In fact, of the top 15 categories that mattered to the respondents, who were asked to rate different factors from 1 to 10, nightlife came a lowly 12th in the survey by SPCE Labs, the research arm of student lettings app SPCE.
Check out the top 15 below:
1. The course on offer: its curriculum, assessment type and structure (mean score: 8.4)
2. The reputation of the university (7.7)
3. The university’s perceived ability to boost later career opportunities (7.1)
4. How accessible the university is by major transport links (6.7)
5. The university’s facilities: gym, library, IT and science labs (6.3)
6. The university’s distance from my family home (6.1)
7. Affordability: how cheap or expensive the town/city is (6.1)
8. The student accommodation available: halls and private rentals (5.9)
9. The support services: counselling, enrichment and diversity programs (5.8)
10. Culture of the university or region: arts, food and attractions (5.7)
11. The size of the town or city that the university is located in or near (5.6)
12. The nightlife on offer in the area (4.6)
13. The sports you can play or watch either at the university or in the area (3.9)
14. Having family or friends at the university or previously attended it (3.9)
15. The weather in the region (3.6)
Leon Ifayemi, CEO and co-founder of SPCE, said: ‘Today’s research dispels several myths about student culture in the UK. Young people are not making decisions based on a university’s nightlife, nor whether or not they have friends going to the same place – clearly the importance of social factors pales in comparison to the academic merits of their decision.

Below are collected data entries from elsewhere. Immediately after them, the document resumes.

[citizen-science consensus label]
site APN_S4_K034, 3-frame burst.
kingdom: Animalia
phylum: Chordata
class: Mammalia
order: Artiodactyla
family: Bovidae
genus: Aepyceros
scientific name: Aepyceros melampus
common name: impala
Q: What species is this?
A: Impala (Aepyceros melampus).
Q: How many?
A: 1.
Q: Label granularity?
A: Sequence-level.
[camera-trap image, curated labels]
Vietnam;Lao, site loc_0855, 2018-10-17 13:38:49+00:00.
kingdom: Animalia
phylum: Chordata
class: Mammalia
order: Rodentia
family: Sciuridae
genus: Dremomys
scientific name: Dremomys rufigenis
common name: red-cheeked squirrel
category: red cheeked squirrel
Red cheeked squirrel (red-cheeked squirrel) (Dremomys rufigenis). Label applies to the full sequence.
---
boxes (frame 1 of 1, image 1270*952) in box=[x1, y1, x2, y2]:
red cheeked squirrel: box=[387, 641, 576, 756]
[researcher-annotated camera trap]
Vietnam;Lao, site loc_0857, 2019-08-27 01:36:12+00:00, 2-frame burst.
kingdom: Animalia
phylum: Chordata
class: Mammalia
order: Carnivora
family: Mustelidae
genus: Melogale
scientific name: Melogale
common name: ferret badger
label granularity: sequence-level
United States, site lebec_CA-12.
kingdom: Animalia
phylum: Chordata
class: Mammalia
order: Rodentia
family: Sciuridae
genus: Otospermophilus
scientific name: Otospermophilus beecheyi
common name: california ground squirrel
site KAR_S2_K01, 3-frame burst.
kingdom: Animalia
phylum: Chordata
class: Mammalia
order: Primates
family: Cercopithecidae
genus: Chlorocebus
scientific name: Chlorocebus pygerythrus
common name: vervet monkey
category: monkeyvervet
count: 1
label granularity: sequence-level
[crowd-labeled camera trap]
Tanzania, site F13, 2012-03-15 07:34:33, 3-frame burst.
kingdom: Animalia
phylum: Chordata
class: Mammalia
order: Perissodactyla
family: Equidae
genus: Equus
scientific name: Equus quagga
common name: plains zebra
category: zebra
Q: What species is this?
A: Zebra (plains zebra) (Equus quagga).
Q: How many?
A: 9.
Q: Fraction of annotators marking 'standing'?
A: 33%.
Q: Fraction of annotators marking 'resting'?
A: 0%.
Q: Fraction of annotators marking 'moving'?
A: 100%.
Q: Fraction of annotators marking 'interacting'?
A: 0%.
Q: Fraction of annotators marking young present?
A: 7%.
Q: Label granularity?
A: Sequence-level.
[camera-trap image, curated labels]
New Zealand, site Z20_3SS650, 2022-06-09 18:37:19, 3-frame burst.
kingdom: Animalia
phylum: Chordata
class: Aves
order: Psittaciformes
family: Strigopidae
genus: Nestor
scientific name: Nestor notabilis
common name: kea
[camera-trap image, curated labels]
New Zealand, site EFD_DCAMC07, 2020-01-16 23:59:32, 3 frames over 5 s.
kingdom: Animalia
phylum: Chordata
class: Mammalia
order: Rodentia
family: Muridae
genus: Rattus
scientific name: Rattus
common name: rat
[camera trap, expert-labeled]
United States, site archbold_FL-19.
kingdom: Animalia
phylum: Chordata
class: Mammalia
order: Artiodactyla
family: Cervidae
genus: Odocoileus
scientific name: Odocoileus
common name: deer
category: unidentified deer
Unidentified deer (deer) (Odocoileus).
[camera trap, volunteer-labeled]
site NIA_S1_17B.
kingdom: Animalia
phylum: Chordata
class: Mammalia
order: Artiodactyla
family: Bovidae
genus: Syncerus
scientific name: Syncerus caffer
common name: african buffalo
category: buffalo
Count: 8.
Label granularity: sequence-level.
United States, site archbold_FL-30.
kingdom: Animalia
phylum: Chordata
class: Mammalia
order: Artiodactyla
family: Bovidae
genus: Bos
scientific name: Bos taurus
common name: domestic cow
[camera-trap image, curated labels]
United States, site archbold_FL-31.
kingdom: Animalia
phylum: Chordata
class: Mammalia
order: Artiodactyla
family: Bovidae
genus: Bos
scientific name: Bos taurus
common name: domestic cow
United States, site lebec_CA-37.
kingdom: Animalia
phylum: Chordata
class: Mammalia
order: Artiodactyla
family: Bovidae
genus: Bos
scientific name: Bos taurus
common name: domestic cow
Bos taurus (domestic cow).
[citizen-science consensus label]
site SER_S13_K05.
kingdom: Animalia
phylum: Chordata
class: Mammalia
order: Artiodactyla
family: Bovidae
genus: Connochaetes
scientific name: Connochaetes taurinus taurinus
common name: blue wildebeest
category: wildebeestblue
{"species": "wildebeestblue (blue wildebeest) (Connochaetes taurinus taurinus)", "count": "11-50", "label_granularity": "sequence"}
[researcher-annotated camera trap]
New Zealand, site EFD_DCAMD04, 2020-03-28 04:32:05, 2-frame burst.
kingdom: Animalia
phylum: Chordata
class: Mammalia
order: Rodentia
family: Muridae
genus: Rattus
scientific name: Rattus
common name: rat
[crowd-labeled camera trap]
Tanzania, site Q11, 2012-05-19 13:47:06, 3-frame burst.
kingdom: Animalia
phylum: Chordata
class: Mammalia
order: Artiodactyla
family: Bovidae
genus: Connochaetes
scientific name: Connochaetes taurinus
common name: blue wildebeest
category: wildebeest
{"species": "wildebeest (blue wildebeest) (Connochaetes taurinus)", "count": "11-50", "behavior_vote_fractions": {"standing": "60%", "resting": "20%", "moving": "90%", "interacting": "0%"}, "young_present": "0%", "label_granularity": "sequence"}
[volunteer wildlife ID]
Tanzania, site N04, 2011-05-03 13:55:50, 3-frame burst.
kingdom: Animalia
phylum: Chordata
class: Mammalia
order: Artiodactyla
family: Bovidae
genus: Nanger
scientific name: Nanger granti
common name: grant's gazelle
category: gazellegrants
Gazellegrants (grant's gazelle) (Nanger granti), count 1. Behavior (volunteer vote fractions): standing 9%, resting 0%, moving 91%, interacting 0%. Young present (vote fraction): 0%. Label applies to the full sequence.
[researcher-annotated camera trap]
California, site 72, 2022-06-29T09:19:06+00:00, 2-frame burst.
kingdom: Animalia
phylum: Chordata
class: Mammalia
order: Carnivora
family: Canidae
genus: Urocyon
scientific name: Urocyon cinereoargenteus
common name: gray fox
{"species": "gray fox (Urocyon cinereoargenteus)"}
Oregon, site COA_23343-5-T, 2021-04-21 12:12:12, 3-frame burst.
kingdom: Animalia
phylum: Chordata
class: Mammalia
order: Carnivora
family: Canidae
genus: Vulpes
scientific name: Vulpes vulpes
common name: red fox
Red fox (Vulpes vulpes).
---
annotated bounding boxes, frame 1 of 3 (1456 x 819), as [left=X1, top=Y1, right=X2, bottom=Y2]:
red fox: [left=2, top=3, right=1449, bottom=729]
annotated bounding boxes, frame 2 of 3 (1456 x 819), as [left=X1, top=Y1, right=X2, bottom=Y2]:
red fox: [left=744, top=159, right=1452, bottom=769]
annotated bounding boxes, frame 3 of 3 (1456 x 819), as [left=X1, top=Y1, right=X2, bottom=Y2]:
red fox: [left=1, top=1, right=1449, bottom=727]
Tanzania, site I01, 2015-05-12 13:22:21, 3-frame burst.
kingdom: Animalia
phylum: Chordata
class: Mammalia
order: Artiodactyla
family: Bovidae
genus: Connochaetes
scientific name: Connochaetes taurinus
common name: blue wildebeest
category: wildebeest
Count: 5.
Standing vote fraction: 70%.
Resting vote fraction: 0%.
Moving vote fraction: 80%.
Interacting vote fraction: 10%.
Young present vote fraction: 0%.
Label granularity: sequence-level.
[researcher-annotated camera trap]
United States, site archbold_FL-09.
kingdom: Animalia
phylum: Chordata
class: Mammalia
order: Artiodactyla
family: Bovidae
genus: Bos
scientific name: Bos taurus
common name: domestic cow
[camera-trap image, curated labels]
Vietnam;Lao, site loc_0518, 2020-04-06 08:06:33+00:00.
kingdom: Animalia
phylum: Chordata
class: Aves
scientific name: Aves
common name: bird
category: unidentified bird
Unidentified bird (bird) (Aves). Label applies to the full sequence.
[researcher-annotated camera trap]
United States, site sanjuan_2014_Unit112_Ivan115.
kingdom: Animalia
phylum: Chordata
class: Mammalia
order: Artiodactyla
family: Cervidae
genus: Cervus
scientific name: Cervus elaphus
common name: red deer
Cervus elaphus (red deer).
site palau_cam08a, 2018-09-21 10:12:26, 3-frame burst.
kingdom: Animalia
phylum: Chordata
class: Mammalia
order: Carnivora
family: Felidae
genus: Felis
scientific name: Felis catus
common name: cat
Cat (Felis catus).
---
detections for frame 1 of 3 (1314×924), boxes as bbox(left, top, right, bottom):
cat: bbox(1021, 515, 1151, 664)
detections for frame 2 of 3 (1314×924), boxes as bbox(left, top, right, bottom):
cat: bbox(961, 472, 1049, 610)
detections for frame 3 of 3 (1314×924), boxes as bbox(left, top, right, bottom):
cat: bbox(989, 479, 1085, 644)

‘Of course, a uni’s reputation and the curriculum it offers are key; however, we are also seeing the growing value of support services within educational establishments. Evidently, students are increasingly looking for places to turn to for help while undergoing stresses at uni. And with almost nine in ten students saying they struggle to cope with the social or academic aspects of university life, it’s likely we will see support systems become an even more important consideration for prospective students in the years ahead.’